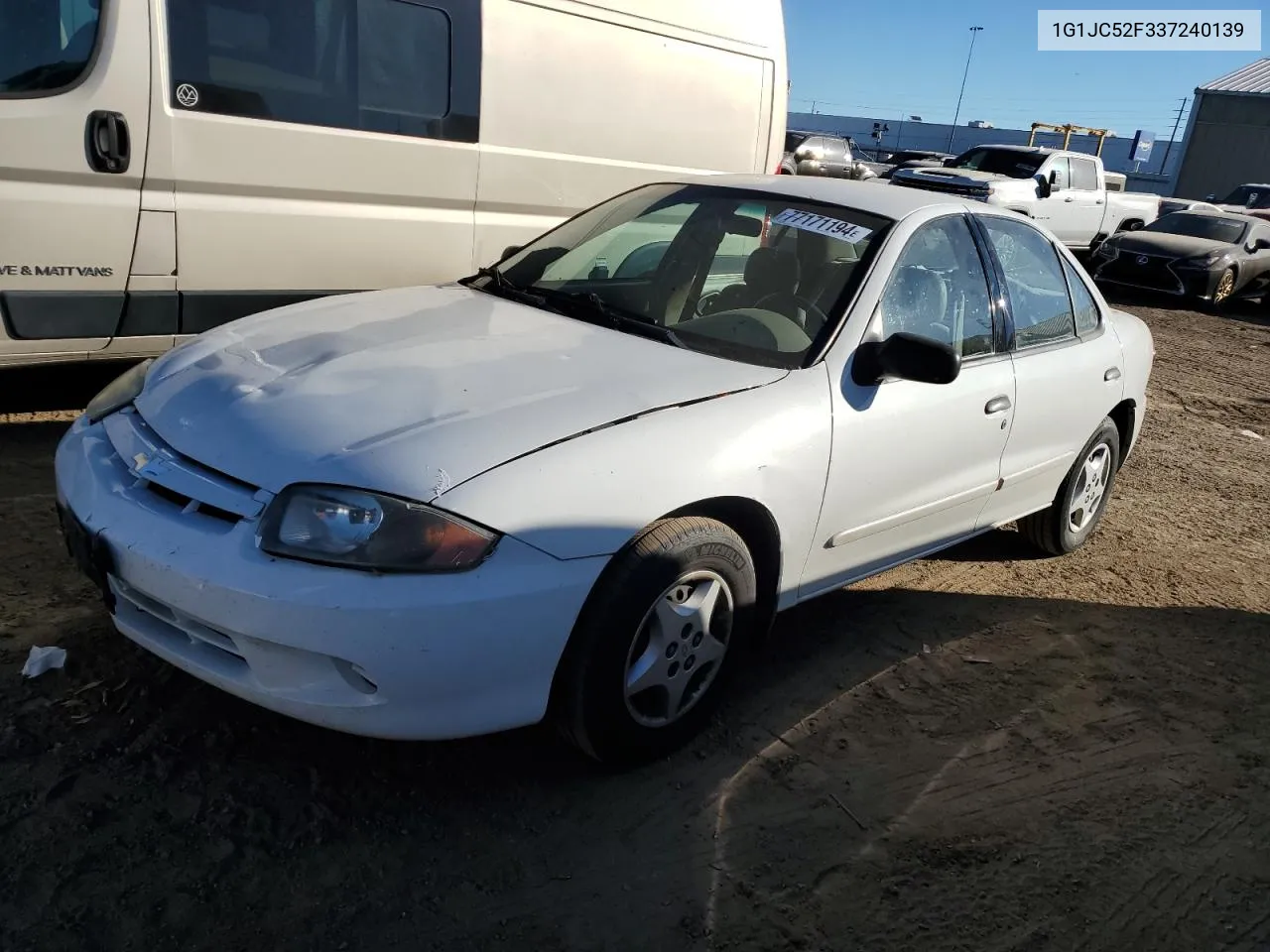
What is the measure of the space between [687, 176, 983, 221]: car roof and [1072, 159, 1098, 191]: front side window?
14.5m

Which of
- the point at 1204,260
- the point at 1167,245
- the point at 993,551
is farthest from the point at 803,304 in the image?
the point at 1167,245

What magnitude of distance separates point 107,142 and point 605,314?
95.5 inches

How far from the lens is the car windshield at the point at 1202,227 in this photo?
587 inches

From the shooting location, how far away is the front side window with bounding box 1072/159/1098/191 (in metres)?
17.0

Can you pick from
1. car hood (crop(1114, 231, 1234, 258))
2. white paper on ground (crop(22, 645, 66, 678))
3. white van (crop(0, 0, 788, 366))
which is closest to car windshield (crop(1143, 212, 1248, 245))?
car hood (crop(1114, 231, 1234, 258))

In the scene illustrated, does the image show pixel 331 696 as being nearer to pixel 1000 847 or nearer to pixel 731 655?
pixel 731 655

- - - - -

● **Aim of the task**:
Please copy the data word for word, starting at its beginning and ending with the line that contains "95.5 inches", with that line included. Leave the pictures out of your answer.

● **Solution to this exercise**:
What is the measure of the space between [687, 176, 983, 221]: car roof and [1072, 159, 1098, 191]: front side window?
14.5m

Which of
- the point at 1204,260
- the point at 1167,245
- the point at 993,551
is farthest from the point at 803,304 in the image?
the point at 1167,245

What magnitude of distance separates point 107,142 and point 605,314?
95.5 inches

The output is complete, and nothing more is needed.